Catatan penalaran berbasis adegan:
--------

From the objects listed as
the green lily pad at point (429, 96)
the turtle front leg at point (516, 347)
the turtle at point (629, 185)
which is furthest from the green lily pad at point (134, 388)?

--------

Petunjuk Tugas: Tuliskan kembali semua baris catatan di atas persis seperti aslinya, tanpa mengubah satu kata pun.

Hasil Latihan:
From the objects listed as
the green lily pad at point (429, 96)
the turtle front leg at point (516, 347)
the turtle at point (629, 185)
which is furthest from the green lily pad at point (134, 388)?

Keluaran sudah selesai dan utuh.